(Text extract)
"""
# last try



## nissan4x4.27 (Jul 8, 2009)

so its my last try to try and fix my truck. it wont run when cold and some time hot. i have to sit in it and hold it at 2300 to warm it up before i can drive it had it in the shop 4 times and they couldnt figure it out what do i need to do and need to know like asap got to sell it but have to smog it and cant with it running like it is


----------



## nissan4x4.27 (Jul 8, 2009)

anyone please let me know. i need to get it fixed like asap


----------



## Spinlock (Jun 12, 2006)

I'm assuming that by "won't run" you mean that it dies on you. Does it do this when you shift into gear, or going down the road, or what? Does it stutter and sputter its way dead, or does it just die immediately?

Without more information, it sounds like you may have a clogged fuel filter.


----------



## lilfoo22 (Mar 22, 2010)

all this and no check engine light?


----------



## jward2 (Jul 12, 2010)

brought it on the best auto repair shop, if you want to sell it you need to fix it first, so bring it to the best shop.


----------



## nissan4x4.27 (Jul 8, 2009)

it has been to the best shop around here plus the dealer and still nothing and no check engine light i just want it fixed and sell it


----------



## CMax03 (Jan 17, 2009)

Check for CEL, check your compression in each cylinder, check your timing, if all this is good then unplug the MAF and then see if it runs better....I'm thinking that these 3 things could be your problem IF YOUR TIMING AND COMPRESSION IS GOOD!
1.Maf sensor
2.Water temp sensor
3.Knock Sensor


----------



## nissan4x4.27 (Jul 8, 2009)

everything is good like timing is 100 % good and same with compression but if one of the 3 were bad wouldnt there be codes and i dont have codes


----------



## lilfoo22 (Mar 22, 2010)

maybe fuel filter.


----------



## nissan4x4.27 (Jul 8, 2009)

thats new and ya idk anymore


----------



## rogoman (Dec 16, 2004)
"""
(Rows of spatial question data)
"""
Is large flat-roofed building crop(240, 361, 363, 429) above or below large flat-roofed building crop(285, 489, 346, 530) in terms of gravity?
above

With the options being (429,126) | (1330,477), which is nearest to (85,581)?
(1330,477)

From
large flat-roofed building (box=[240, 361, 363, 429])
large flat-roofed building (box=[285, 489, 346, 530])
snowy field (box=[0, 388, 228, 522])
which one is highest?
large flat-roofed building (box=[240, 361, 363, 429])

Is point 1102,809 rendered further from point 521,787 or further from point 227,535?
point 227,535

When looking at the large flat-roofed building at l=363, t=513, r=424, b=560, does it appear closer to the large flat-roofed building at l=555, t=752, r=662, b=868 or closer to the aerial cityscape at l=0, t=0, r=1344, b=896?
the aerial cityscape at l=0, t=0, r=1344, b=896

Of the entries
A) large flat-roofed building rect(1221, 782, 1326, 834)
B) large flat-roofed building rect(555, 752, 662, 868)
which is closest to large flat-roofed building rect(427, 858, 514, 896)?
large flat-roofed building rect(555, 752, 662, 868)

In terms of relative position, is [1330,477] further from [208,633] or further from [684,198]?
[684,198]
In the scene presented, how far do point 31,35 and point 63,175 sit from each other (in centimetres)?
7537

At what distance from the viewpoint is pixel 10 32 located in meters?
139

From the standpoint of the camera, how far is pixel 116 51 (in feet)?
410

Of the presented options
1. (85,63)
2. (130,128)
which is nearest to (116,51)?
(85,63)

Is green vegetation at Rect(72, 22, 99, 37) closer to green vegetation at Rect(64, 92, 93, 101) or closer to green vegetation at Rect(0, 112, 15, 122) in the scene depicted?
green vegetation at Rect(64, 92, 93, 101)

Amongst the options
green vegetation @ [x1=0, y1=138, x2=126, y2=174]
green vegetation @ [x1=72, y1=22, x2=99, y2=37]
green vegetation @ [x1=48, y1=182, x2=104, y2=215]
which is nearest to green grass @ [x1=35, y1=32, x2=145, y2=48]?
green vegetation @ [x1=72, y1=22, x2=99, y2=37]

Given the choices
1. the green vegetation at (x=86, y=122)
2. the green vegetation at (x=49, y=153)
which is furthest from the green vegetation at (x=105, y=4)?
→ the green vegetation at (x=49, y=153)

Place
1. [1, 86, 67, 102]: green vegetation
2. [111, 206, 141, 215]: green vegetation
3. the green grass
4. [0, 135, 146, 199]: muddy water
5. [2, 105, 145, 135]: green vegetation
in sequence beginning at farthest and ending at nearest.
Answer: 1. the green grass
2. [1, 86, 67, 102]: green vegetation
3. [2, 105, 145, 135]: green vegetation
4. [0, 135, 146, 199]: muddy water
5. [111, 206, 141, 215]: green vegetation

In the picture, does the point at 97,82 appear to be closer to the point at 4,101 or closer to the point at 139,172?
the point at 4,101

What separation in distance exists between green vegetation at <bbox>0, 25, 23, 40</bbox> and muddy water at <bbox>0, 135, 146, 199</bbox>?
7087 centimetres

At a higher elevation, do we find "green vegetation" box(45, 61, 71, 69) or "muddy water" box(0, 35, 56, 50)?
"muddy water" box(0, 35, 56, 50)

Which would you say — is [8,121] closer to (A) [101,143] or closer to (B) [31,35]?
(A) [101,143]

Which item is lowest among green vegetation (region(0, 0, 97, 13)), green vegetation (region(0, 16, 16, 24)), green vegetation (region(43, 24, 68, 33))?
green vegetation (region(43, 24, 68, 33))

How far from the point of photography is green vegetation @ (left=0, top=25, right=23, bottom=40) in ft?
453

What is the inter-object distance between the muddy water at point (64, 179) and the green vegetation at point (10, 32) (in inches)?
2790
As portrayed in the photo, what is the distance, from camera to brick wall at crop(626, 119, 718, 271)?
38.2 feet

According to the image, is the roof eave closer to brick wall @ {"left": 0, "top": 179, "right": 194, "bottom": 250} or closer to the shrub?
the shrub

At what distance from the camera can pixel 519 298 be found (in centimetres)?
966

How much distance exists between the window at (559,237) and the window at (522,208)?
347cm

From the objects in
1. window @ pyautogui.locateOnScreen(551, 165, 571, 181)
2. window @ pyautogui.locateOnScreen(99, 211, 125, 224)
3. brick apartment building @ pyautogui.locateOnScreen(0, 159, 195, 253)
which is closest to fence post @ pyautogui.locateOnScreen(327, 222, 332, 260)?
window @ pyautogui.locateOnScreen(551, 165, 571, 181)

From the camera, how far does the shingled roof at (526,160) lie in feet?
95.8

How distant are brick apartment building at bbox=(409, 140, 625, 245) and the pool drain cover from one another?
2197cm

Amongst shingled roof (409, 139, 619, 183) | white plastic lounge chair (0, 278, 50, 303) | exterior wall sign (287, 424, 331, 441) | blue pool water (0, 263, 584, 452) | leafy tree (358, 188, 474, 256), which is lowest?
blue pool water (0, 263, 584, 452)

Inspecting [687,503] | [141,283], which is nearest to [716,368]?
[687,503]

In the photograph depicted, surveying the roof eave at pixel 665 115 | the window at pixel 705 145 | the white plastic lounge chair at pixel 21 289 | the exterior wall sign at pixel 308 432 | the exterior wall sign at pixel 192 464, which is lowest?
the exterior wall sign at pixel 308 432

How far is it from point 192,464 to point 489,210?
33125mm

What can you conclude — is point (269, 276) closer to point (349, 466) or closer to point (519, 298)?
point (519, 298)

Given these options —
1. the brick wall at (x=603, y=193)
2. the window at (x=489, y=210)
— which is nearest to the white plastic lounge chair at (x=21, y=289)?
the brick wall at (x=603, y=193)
"""
(Prompt A) Transcribe the part of the forum thread about the stalling truck starting with "anyone please let" and going on through "just die immediately?".
(Prompt B) In the forum thread about the stalling truck, what does Spinlock say the problem may be without more information?
(Prompt C) Take the forum thread about the stalling truck further from the point where it stops.

(Written reply A)
anyone please let me know. i need to get it fixed like asap


----------



## Spinlock (Jun 12, 2006)

I'm assuming that by "won't run" you mean that it dies on you. Does it do this when you shift into gear, or going down the road, or what? Does it stutter and sputter its way dead, or does it just die immediately?

(Written reply B) A clogged fuel filter.

(Written reply C)
nissan4x4.27 said:


> so its my last try to try and fix my truck. it wont run when cold and some time hot. i have to sit in it and hold it at 2300 to warm it up before i can drive it


There is a device mounted on the engine called an air regulator which is located on the passenger's side of the engine, near the back, below the intake manifold. When the engine is cold and idling, the air regulator allows additional air to flow to the engine thus maintaining a good idle. There's a good chance the air regulator is defective or the electrical connections are bad. 

Also there may be a major vacuum leak in the intake system. To check for a vacuum leak, attach a vacuum gauge to a full vacuum source. With the motor fully warmed up, the reading at idle should be 18 - 20 InHg. At 3,000 RPM, it should be 21 InHg.

If readings are under 18 InHg, check the intake manifold nuts to make sure they are tight. Also check the intake plenum bellows at the throttle valve and at the MAF for cracks or loose clamps.


----------



## nissan4x4.27 (Jul 8, 2009)

ok like in my other post ppl say vacuum leaks but i look over and over and nothing and the air regulator is good and new so i mean idk anymore cause over half the stuff is new


----------



## rogoman (Dec 16, 2004)

Just looking around to try to spot a possible vacuum is usually not good enough; you need to use a vacuum gauge to do it properly.


----------



## nissan4x4.27 (Jul 8, 2009)

i have done it all and same with shops and all my vacuum is good. someone told me that if i mess with the idle screws on the throttle body i will never get them back and would have to buy a new throttle body but i dont know how true that is but there r no codes nor any vacuum problems


----------



## CMax03 (Jan 17, 2009)

$$$$$ how much for the problematic heap?


----------



## nissan4x4.27 (Jul 8, 2009)

i want at least 1700 obo


----------



## lilfoo22 (Mar 22, 2010)

so everything is brand new or works correctly? any possible part it can be is brand new and all is sound. so everything should be fine. that just dont make sense. heck id keep that vehicle cause your the only one i know where everything has been checked and is in good working order or a brand new part and it still dont run right. it might be worth a ton of money. or you could donate it to a museum.


----------



## nissan4x4.27 (Jul 8, 2009)

it needs to go asap i cant hold on to it anymore. i have had it for6 years


----------



## lilfoo22 (Mar 22, 2010)

you know i had a friend that had this similar issue and it was a plugged up catalytic converter.


----------



## nissan4x4.27 (Jul 8, 2009)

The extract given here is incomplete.